__Brief__
Turn the part of the material that opens with the line containing "How far apart" and closes with the line containing "7800 millimetres" into a Markdown table with the columns Row and Line. Number each line in Row, put its text in Line, and leave out blank lines.

__Data entries__
** START **

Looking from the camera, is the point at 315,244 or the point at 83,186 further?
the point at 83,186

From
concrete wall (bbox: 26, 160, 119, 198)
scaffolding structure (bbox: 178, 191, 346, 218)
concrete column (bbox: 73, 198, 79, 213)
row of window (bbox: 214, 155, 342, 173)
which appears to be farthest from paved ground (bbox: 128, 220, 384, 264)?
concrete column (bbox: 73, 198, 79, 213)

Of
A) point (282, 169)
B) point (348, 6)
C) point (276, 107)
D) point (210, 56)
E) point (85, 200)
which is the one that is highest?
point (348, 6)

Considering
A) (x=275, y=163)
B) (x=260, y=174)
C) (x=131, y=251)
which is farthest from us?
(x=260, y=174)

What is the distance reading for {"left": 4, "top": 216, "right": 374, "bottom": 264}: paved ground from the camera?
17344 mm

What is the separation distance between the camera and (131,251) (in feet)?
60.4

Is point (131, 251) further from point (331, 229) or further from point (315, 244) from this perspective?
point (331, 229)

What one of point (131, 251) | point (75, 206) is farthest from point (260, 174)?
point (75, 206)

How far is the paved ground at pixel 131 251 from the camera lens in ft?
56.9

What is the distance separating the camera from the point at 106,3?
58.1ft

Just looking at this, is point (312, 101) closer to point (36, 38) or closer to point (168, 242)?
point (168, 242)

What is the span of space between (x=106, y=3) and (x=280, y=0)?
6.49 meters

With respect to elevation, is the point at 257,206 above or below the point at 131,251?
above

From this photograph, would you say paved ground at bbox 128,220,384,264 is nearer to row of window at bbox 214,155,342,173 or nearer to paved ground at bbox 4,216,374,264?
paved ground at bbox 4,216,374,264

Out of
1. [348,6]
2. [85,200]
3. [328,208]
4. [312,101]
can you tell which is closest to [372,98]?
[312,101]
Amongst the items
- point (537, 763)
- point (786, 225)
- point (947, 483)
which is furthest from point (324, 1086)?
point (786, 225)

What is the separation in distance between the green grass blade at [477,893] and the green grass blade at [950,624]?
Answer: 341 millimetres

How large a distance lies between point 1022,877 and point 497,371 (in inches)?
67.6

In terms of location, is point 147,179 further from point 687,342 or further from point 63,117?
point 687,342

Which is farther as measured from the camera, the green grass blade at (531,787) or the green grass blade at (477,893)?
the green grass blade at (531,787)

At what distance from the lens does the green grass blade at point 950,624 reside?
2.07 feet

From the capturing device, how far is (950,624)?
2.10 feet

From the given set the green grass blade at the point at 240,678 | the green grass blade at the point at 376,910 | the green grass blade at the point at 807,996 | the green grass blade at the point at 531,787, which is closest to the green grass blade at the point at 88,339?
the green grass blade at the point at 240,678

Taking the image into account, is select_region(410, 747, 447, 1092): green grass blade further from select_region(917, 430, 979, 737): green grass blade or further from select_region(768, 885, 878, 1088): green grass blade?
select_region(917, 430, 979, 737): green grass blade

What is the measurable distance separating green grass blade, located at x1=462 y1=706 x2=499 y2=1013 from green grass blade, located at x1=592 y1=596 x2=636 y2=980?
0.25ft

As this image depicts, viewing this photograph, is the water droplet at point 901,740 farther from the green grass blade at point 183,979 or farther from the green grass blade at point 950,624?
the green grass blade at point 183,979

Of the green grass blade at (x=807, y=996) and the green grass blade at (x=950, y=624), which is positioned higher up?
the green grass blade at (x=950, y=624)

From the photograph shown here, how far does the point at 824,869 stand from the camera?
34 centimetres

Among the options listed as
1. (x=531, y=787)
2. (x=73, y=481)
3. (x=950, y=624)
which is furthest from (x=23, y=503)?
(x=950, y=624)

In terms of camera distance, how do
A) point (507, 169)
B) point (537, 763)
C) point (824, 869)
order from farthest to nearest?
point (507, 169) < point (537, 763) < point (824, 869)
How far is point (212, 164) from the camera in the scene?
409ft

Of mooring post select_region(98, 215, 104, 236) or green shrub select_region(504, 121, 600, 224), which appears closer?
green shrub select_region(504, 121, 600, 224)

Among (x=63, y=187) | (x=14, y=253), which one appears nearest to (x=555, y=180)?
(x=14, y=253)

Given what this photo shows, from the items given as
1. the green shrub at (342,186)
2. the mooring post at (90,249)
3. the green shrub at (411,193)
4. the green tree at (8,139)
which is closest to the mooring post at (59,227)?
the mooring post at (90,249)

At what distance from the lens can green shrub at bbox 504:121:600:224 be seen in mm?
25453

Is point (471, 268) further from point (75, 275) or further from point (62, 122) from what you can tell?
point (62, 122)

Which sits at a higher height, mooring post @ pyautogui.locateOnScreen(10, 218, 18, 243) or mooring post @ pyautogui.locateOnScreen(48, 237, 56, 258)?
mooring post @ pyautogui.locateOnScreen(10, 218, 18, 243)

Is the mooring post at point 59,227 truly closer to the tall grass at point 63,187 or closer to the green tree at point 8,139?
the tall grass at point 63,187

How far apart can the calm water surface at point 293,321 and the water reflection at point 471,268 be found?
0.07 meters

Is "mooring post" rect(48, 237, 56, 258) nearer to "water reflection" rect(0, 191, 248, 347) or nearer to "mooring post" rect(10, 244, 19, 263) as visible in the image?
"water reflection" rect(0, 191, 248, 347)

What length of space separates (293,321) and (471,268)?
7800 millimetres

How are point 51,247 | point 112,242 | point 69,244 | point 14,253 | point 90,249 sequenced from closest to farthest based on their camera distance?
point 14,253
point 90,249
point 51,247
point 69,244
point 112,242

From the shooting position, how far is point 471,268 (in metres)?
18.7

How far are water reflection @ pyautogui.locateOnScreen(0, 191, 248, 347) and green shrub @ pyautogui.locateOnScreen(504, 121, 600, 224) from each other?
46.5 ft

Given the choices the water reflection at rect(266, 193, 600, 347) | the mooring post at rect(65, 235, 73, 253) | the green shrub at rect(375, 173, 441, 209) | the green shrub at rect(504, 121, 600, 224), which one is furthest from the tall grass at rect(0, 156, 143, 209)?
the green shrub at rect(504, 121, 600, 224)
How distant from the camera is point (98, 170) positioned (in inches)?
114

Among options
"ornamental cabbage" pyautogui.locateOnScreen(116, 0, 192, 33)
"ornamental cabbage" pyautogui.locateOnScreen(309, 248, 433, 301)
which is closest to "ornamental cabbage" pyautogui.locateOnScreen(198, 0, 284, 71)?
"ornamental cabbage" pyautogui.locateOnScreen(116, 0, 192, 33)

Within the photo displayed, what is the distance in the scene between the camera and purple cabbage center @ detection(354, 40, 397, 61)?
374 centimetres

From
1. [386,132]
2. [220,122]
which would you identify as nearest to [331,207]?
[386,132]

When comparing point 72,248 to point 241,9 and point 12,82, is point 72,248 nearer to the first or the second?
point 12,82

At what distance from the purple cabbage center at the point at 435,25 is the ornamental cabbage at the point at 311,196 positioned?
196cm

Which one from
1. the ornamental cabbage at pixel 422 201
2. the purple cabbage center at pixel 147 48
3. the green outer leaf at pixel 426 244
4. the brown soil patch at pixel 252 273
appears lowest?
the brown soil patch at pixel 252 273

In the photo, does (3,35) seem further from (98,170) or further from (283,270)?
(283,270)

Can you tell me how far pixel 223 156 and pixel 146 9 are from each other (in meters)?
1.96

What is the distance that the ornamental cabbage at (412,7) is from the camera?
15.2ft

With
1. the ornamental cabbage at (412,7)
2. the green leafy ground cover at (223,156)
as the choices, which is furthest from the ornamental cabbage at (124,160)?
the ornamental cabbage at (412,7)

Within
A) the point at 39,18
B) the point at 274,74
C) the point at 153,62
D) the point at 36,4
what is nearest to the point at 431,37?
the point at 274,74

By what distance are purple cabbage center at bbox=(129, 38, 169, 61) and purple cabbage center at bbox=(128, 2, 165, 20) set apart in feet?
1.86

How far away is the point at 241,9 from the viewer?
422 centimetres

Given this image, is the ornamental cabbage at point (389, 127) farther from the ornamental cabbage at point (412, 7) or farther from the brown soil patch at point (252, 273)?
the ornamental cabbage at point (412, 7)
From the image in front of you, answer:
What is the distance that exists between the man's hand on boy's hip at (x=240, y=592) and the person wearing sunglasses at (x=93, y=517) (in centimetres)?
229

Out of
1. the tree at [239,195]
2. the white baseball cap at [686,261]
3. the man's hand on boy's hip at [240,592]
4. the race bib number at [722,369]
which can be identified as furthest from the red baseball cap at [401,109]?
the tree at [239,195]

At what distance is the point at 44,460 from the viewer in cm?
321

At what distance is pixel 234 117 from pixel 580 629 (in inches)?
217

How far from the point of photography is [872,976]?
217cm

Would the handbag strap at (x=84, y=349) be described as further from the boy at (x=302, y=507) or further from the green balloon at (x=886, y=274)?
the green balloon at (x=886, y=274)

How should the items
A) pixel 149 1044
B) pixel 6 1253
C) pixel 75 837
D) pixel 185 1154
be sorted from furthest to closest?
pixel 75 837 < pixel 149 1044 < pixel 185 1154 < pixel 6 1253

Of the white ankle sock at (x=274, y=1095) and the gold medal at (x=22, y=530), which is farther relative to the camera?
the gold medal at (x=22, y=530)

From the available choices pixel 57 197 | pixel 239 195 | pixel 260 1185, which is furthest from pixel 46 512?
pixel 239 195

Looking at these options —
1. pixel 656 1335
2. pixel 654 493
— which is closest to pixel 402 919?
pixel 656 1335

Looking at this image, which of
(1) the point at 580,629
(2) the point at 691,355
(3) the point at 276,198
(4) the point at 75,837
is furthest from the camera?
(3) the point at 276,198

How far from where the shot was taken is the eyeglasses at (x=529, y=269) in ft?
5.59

** END **

__Completed task__
| Row | Line |
|---|---|
| 1 | How far apart can the calm water surface at point 293,321 and the water reflection at point 471,268 be found? |
| 2 | 0.07 meters |
| 3 | Is "mooring post" rect(48, 237, 56, 258) nearer to "water reflection" rect(0, 191, 248, 347) or nearer to "mooring post" rect(10, 244, 19, 263) as visible in the image? |
| 4 | "water reflection" rect(0, 191, 248, 347) |
| 5 | What length of space separates (293,321) and (471,268)? |
| 6 | 7800 millimetres |